→ YANG DIBUTUHKAN
Jawab pertanyaan berikut dari bacaan tentang tasawuf Aswaja di bawah.
(a) Siapa dua tokoh sufi yang menjadi dasar Tasawuf Ahlussunnah Waljama'ah?
(b) Dari tiga kata apa saja istilah Ahlussunnah wal Jama'ah terbentuk?
(c) Apa arti kata aljamâ'ah menurut bacaan itu?

→ BACAAN
*****
BAB I
PENDAHULUAN
Ilmu tasawwuf merupakan ilmu menyucikan jiwa, asal mulanya ialah dari
perbuatan-perbuatan salafussholihin, dari sahabat-sahabat Nabi, Tabi’in, Tabi’tabi’in
dan orang-orang sesudahnya. Disini kami membahas tentang Doktrin-doktrin Aswaja bidang Tasawuf, supaya kita tidak
ragu, bahwa tasawwuf Aswaja itu bukanlah hal yang di ada-adakan. Karena Tasawwuf Aswaja memiliki Sanad sampai pada Nabi Muhammad SAW.
Tasawuf Ahlussunnah Waljama’ah yang berdasar dua tokoh sufi yaitu Syekh
Imam Ghozali dan Syekh Imam Abu Qosim al-Junaidi. Dan tasawuf Aswaja juga tidak
setuju dengan tasawufnya al-Hallaj (hulul)
atau tasawufnya Ibnu ‘Arabi (ittihad). Tasawuf Syekh Imam Ghozali dan Syekh Imam Abu Qosim
al-Junaidi adalah tasawuf yang tidak meninggalkan syari’ah dan aqidah yang
benar (tetap berdasar Qur’an dan Hadits).
BAB II
PEMBAHASAN
DOKTRIN-DOKTRIN
ASWAJA BIDANG TASAWUF
A. DEFINISI DAN HISTORIS KEMUNCULAN ASWAJA
Istilah Ahlussunnah wal Jama'ah (ASWAJA), merupakan gabungan dari
tiga kata, yakni Ahl, Assunnah, dan Aljamâ'ah.Secara etimologis, kata ahl
(أهل)
berarti golongan, kelompok atau komunitas. Etimologi kata assunah (السنّة) memiliki arti yang cukup
variatif, yakni: wajah bagian atas, kening, karakter, hukum, perjalanan, jalan
yang ditempuh, dll. Sedangkan kata aljamâ'ah (الجماعة) berarti perkumpulan sesuatu
tiga ke atas.
*****
→ DATA TERSEDIA
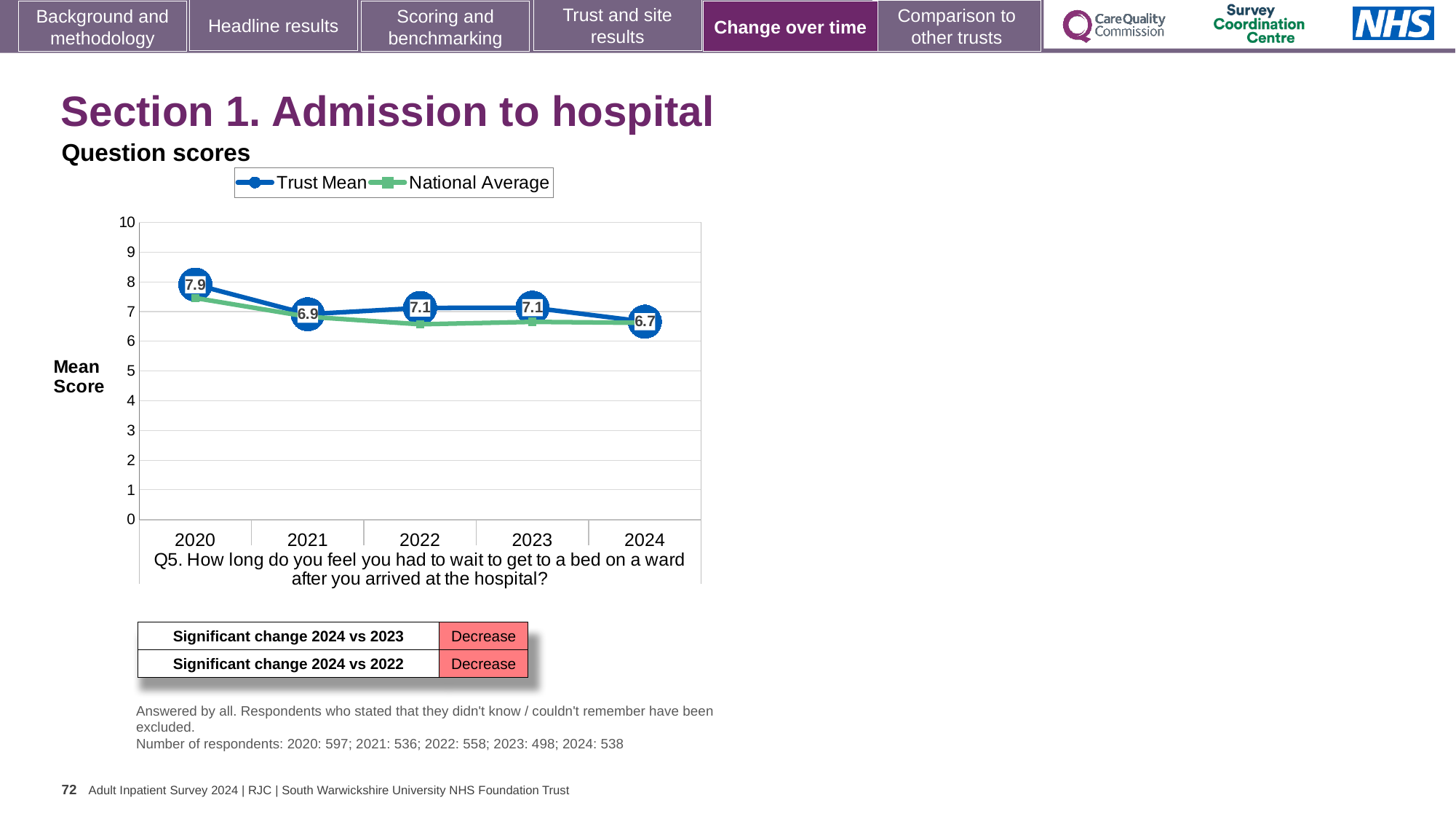
How many series does the legend list? 2 Is the National Average for 2022 greater or less than 7? less In which year is the Trust Mean highest? 2020 How many years are plotted on the x axis? 5 What kind of chart is shown? Line chart In which year is the Trust Mean lowest? 2024 Which is larger, the Trust Mean in 2022 or in 2024? 2022 What is the Trust Mean score for 2020? 7.9 What is the Trust Mean score for 2024? 6.7 What is the difference between the Trust Mean in 2020 and in 2024? 1.2 What is the Trust Mean score for 2021? 6.9 Is the National Average for 2020 greater or less than 7? greater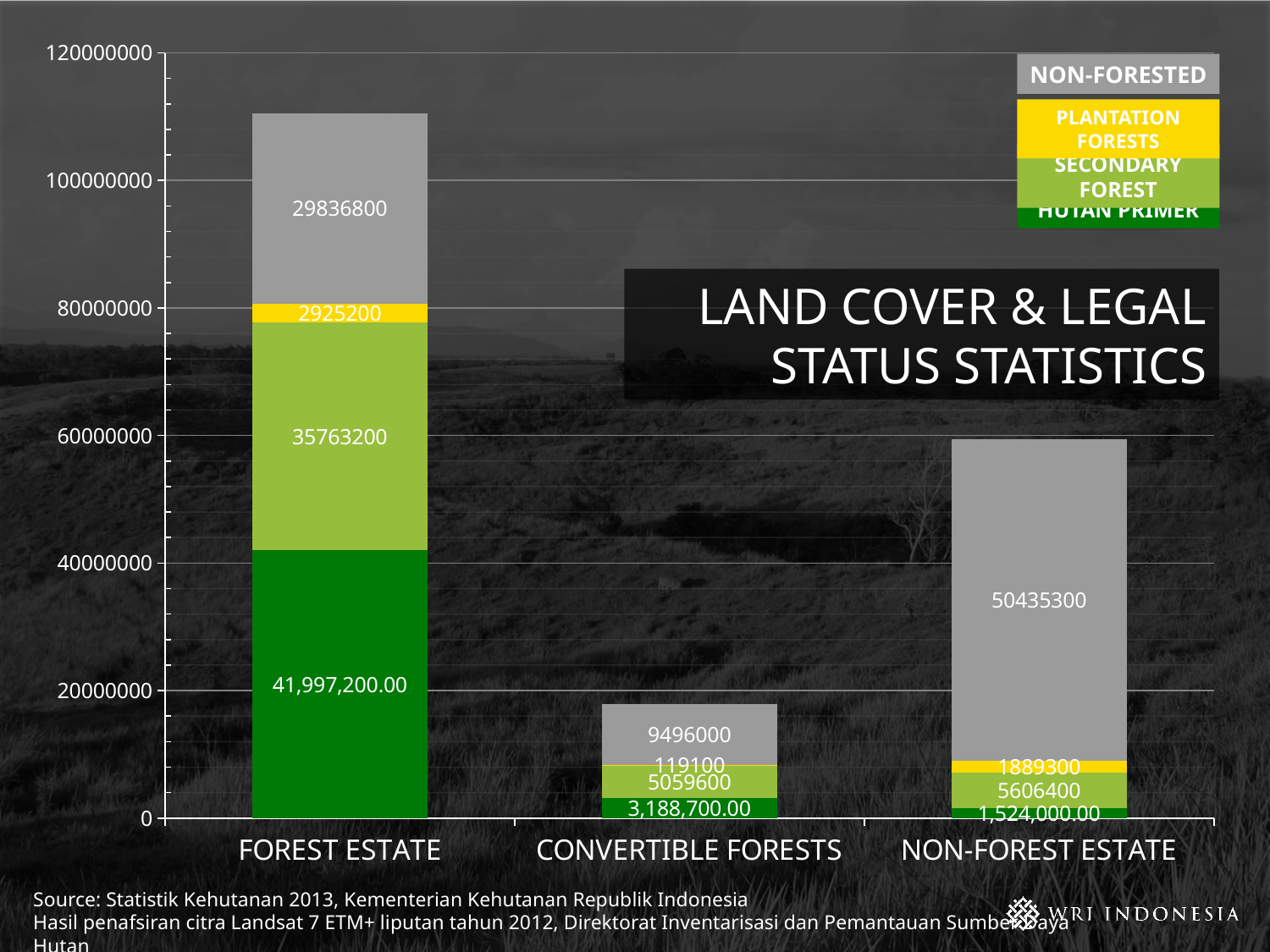
Which category has the tallest stacked bar overall? FOREST ESTATE What is the difference between the NON-FORESTED values for NON-FOREST ESTATE and FOREST ESTATE? 20598500 How many categories are shown on the x axis? 3 How many series does the legend list? 4 What kind of chart is shown on the slide? Stacked bar chart What is the HUTAN PRIMER value for FOREST ESTATE? 41,997,200.00 What is the NON-FORESTED value for NON-FOREST ESTATE? 50435300 Which category has the smallest HUTAN PRIMER value? NON-FOREST ESTATE What is the SECONDARY FOREST value for CONVERTIBLE FORESTS? 5059600 What is the PLANTATION FORESTS value for NON-FOREST ESTATE? 1889300 What is the total of the stacked bar for CONVERTIBLE FORESTS? 17863400 Which is larger: the SECONDARY FOREST value for NON-FOREST ESTATE or for CONVERTIBLE FORESTS? NON-FOREST ESTATE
*****
→ HASIL PENGERJAAN
(a) Syekh Imam Ghozali dan Syekh Imam Abu Qosim al-Junaidi.
(b) Ahl, Assunnah, dan Aljamâ'ah.
(c) Perkumpulan sesuatu tiga ke atas.